High (2.0) in Ibiza
On a glorious summer evening of what’s supposed to be the busiest weekend in August, the sleepy town of St Rafael in Ibiza resembles a De Cirico painting. The streets are empty, and the bouncer of the island’s trendiest dinner spot, El Ayum, sits bare-chested outside of his swanky joint, lazily eyeing the camel above the entrance.
While the rest of vacationing Europe is out having drinks and starting dinners on breezy terraces across the Mediterranean, Ibiza crowd is off to its 8pm siesta, getting ready to come to life again just before midnight. As you speed down a deserted highway, strangely non-descript faces of famous DJ’s loom at you from the gigantic sun-bleached posters, like a surreal remake of Apocalypse Now.
Come midnight the clubbers will gather to worship these un-photogenic demi-gods, as they groove behind their computers, bewitching the crowd with hypnotic sounds. And instantly the social digi-verse will come atwitter with pictures of party and fun and never-ending youth that the island bestows for a fleeting moment on those who jump head-first into the infinity pool of its myth.
A disco, a football match, a concert, an Olympic game – any public event gets augmented digitally these days, transmitted, digested, blown up, snapped by a myriad of little smartphone lights, each of us eager to nail the moment, to capture it forever and to post it right away, instead of living it and seeing it fully.
Nowhere is this fact more remarkable than in Ibiza, an island hippies once came to forget themselves, and to find union with nature while basking in the yellow sunset since then hopelessly identified with Café del Mar CD covers.
Just like its sunset, Ibiza today is both a real island and an illusion. Thousands of wannabe party animals flock here to drink from the fountain of life’s ecstasy, and wind up exhausted, thrown in with the herds of rather unglamorous and mostly drunk tourists, and not quite sure if they had as much fun as they were supposed to. Thankfully, the social media is there to make up for the fun unlived, by allowing party seekers to post pictures and witty status updates, and ultimately replace the less than exciting vacation with a digital memory of the best time in the world.

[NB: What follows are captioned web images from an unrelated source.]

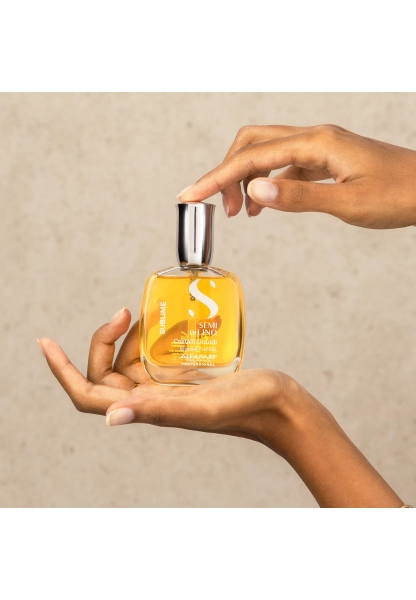 Semi Di Lino Sublime Cristalli Liquidi Durulanmayan Bakım Serumu 50 Ml
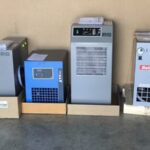 Depozit Uscătoare Aer / Uscător aer prin refrigerare ITALIA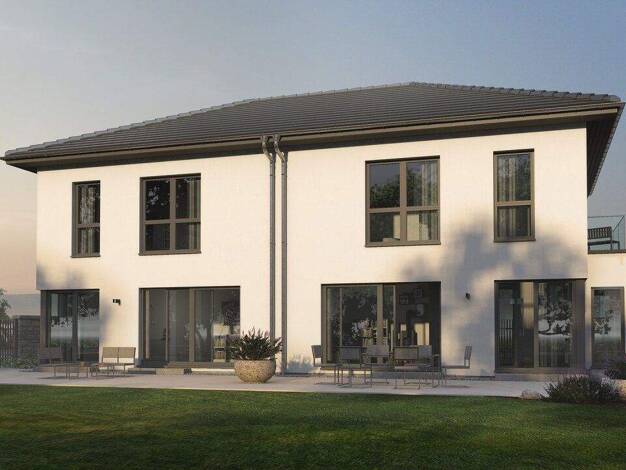 Mehrfamilienhaus zum Kauf 1.014.000 € 10 Zimmer 280,4 m² 500 m² Grundstück Groß-Karben Karben 61184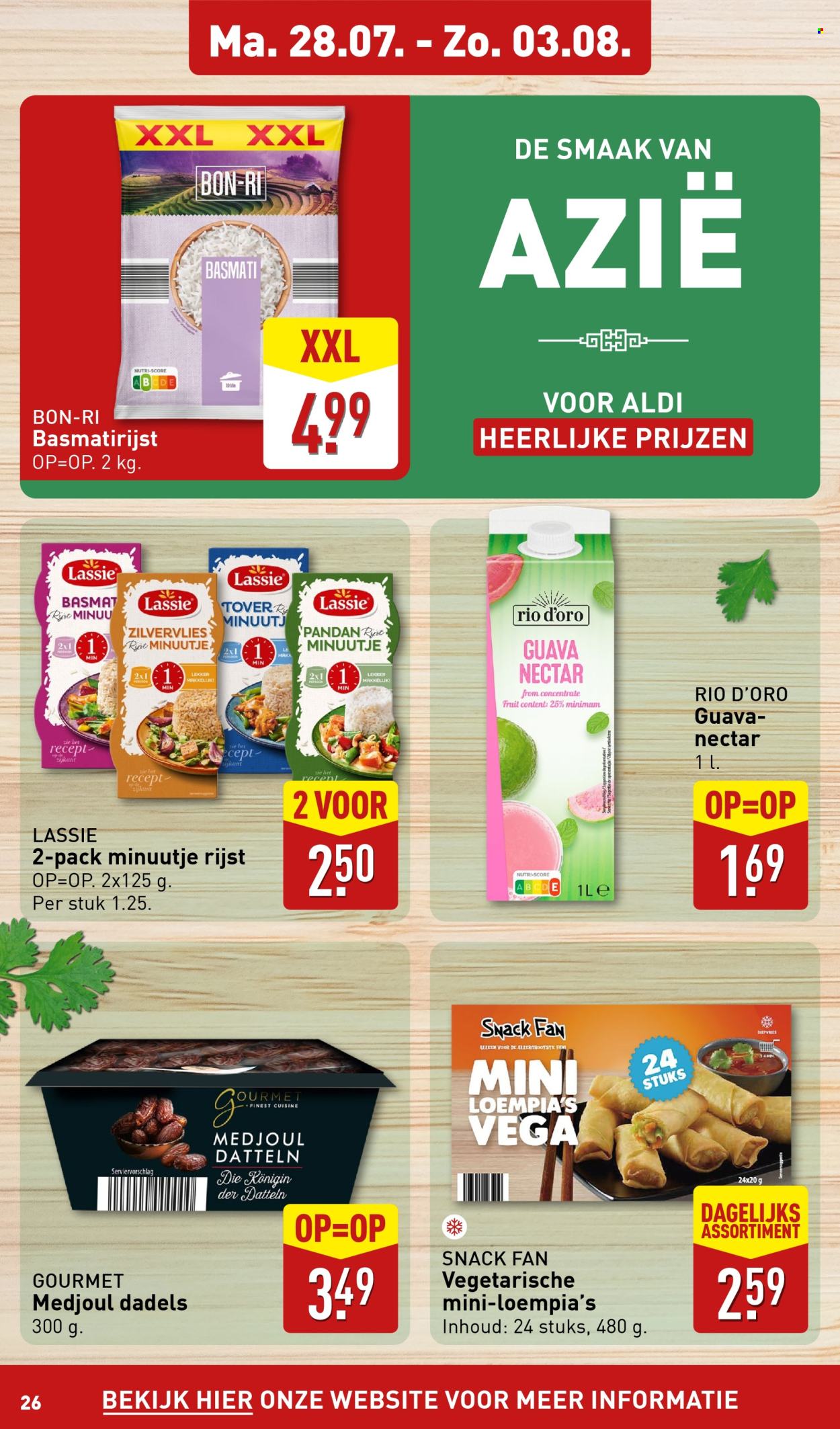 Aldi-aanbieding - 28-7-2025 - 3-8-2025. Pagina 26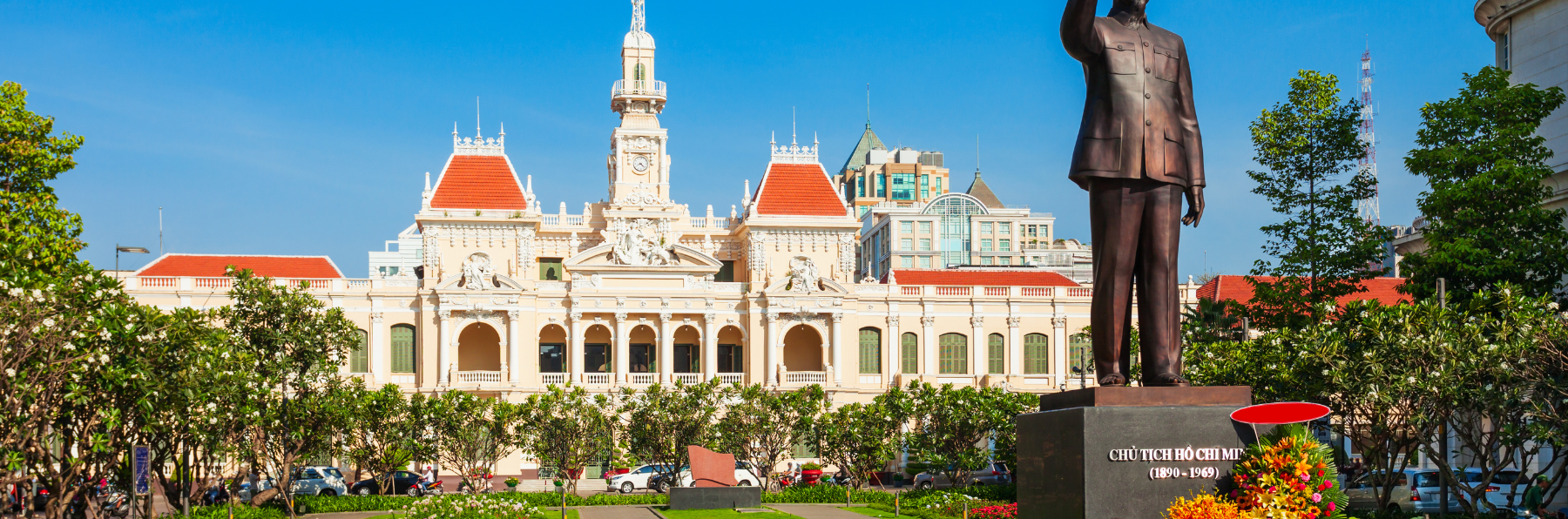 Ho Chi Minh (Saigón)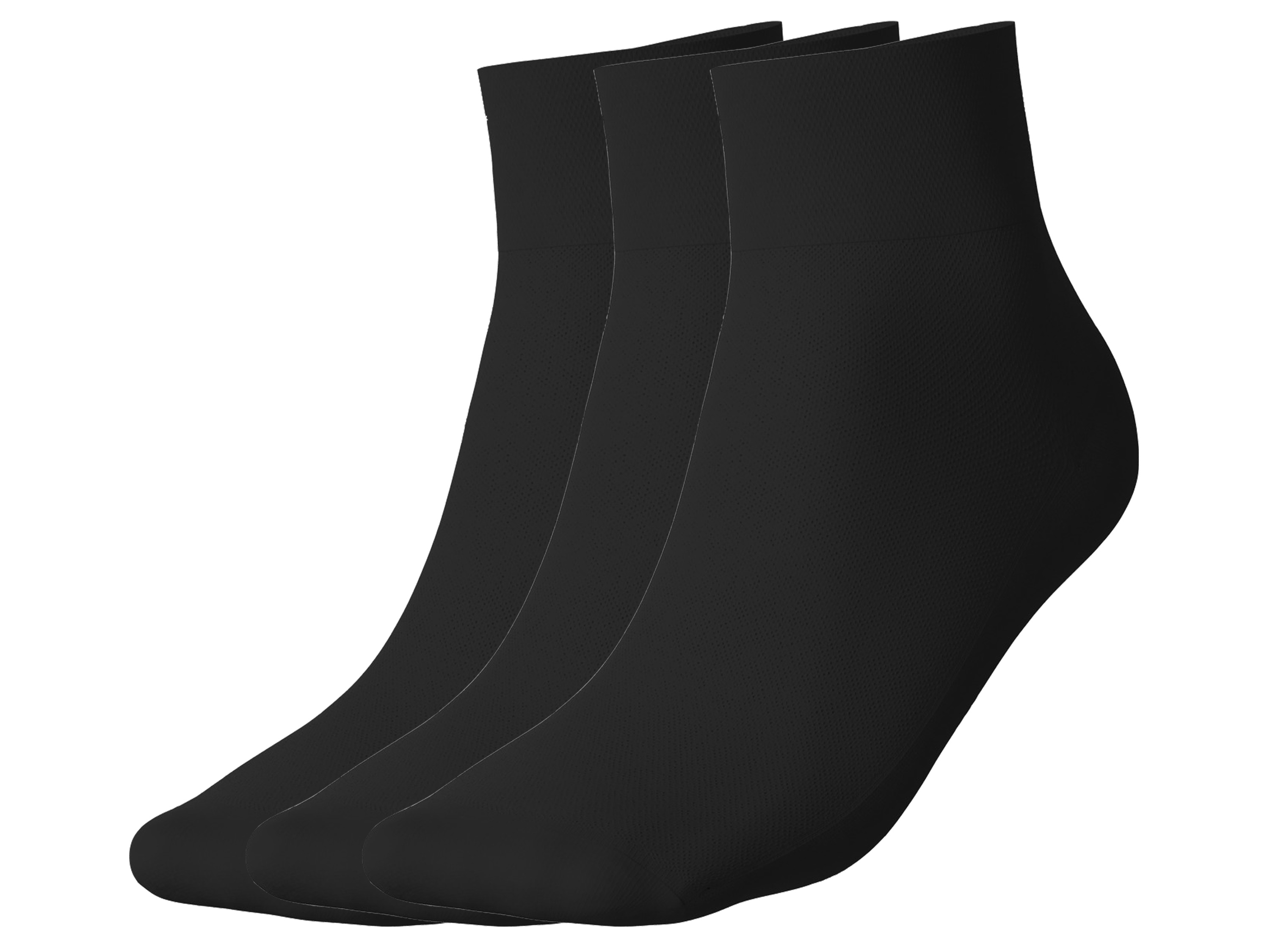 esmara® Skarpetki damskie, 3 pary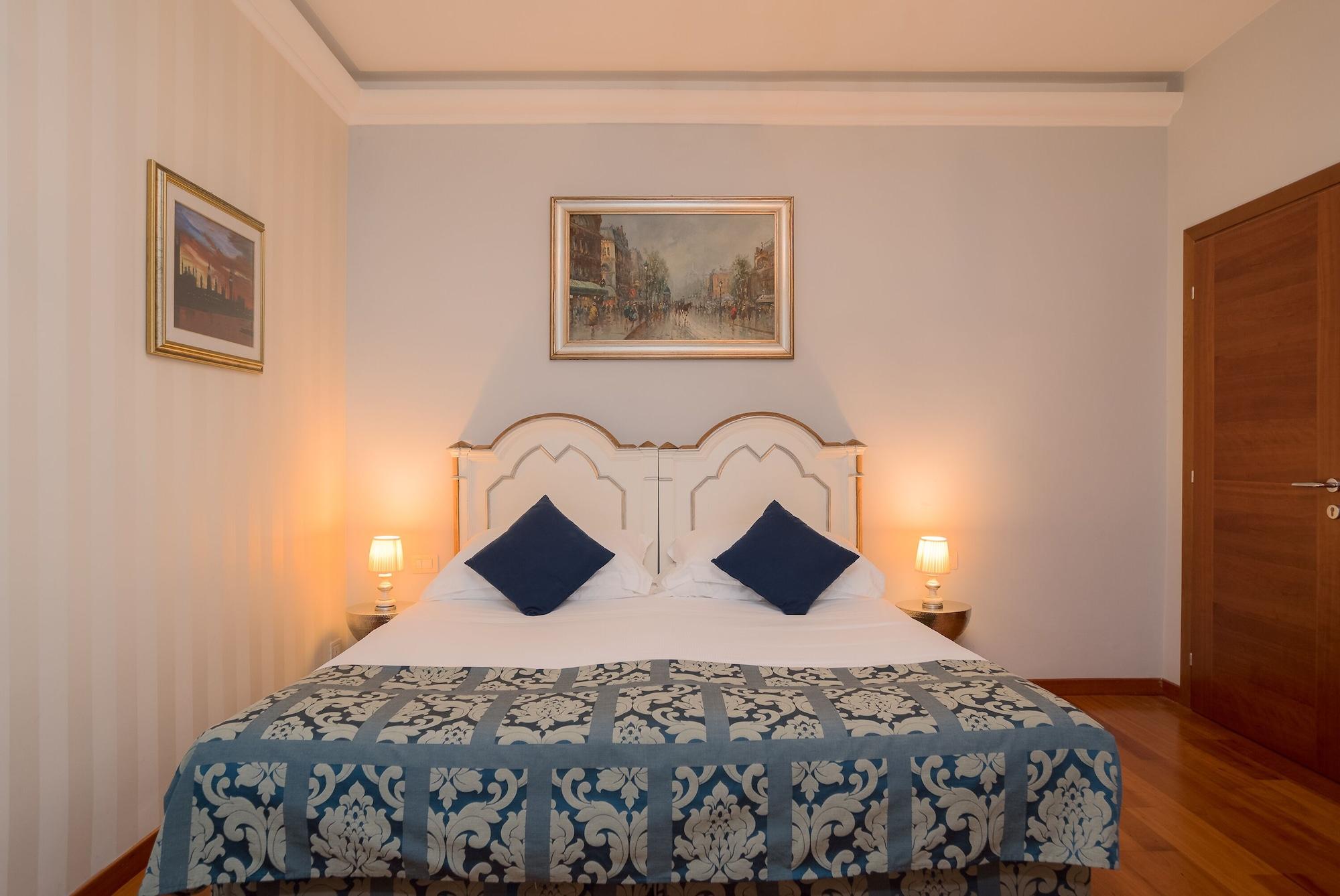 Sotto La Cupola Bed and Breakfast Roma Exterior foto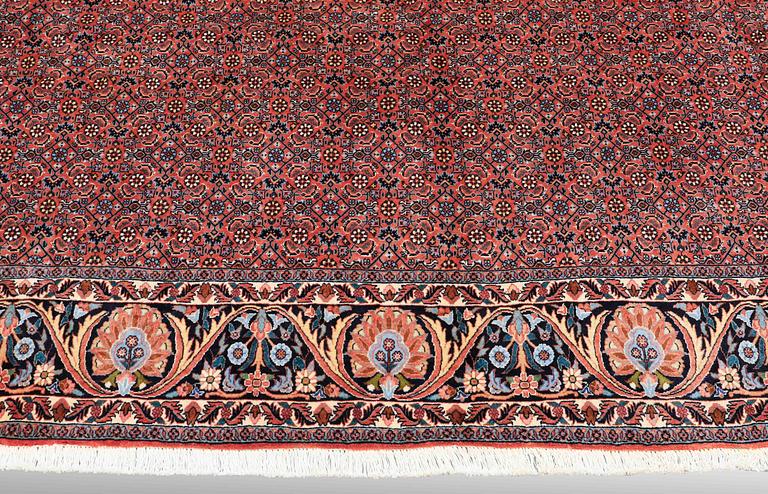 MATTA, Bidjar , s.k "Takab", ca 292 x 255 cm.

Sometime in the early naughties a friend, who proved since to be a visionary on every matter except his own bank account, gave me a curious advice about the live music business. “You have to focus on the kids in the audience” he said, “ They are the real show. You and me might find it incongruous, and depressing – but in a few years no one will care about the artist on stage. The kids are there to have a good time, and they want to be the center of attention. It’s about their experience, their connection, them, them, them. Just watch and see.”
Being a star of your own 2.0 show is much easier in Ibiza, where the DJs are hardly anything but bookmarks – faceless pins dropped on the iMap of fun. And the fun projected, edited and broadcast into the outside world of digital lore can be so much more triumphant and ecstatic than the actual pain of moving it among a throng of competing bodies, each intent to be the star of the night.
A recent Harvard study found that we feel best when we talk about ourselves – that, in fact, “ the regions of the brain that are activated by talking about oneself are also responsible for the thrills of food, sex, money and drug addiction”. How fitting it is, then, that an island that excels in all of the above pleasures, would add the new digital “me 2.0” vice to the list.
For some peculiar idealistic reasons the Harvard researchers proceeded to conclude that this phenomenon serves an evolutionary purpose, providing human beings with extra motivation to form social bonds. « Some studies show that the more you self-disclose to someone, the more you like them, the more they like you.. »
I doubt there is anything evolutionally rewarding about a whole bunch of people posting about themselves at the same time – which is the undisputed case of digital megalomania in which we are all partaking today. The sad irony of this happening in a place, where one is supposed to be empowered by the energy of the crowd, to merge with it so as to rise above the petty individual existence and become a part of the ecstatic whole… a dream that hippies brought to Ibiza half-a-century ago, and that now has dissolved into a pre-historic curiosity of the analog age.